------ Data for this task ------

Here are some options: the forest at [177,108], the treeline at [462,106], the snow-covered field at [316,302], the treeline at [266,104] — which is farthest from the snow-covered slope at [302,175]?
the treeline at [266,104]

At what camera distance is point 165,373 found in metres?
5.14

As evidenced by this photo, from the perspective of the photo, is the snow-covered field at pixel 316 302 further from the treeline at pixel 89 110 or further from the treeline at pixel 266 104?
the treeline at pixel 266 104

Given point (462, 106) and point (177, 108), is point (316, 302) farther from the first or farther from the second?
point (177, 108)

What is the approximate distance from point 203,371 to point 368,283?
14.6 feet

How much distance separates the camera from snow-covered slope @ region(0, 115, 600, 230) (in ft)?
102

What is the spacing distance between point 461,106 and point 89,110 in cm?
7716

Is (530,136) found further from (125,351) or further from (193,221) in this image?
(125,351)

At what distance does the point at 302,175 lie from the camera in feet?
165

------
------ Data for this task ------

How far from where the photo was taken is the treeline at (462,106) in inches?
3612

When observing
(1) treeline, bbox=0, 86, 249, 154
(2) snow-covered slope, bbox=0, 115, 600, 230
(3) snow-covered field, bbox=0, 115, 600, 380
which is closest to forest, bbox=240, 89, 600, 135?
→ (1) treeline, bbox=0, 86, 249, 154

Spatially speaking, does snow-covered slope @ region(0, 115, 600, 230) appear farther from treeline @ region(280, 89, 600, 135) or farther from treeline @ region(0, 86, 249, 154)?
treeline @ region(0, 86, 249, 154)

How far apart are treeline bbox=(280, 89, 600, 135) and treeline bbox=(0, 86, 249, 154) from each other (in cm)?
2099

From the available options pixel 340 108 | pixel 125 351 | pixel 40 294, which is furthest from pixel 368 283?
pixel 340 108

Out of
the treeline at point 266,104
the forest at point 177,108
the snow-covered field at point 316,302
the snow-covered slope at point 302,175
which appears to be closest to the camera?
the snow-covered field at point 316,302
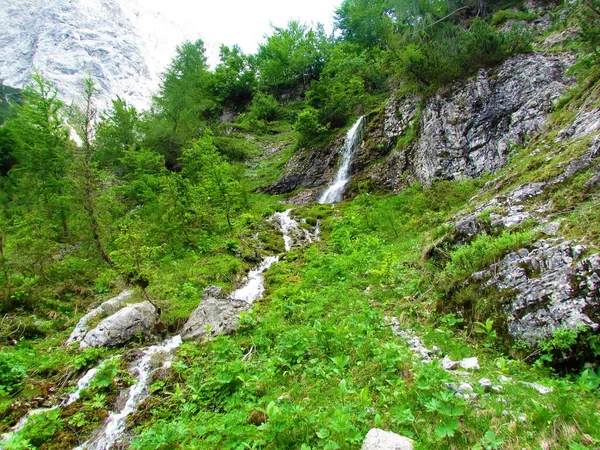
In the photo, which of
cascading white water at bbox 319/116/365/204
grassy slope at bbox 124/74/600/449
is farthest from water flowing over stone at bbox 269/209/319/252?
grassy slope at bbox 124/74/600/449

------

### What is expected
Show every line of the items above that contains the string "camera", matching case exactly.

### Task solution
At what camera distance is point 165,373 found in metres?
How much distance separates the camera from snow-covered slope @ region(0, 115, 600, 230) (in ft)?
At what distance does the point at 302,175 lie from the camera in feet?
which appears to be closest to the camera?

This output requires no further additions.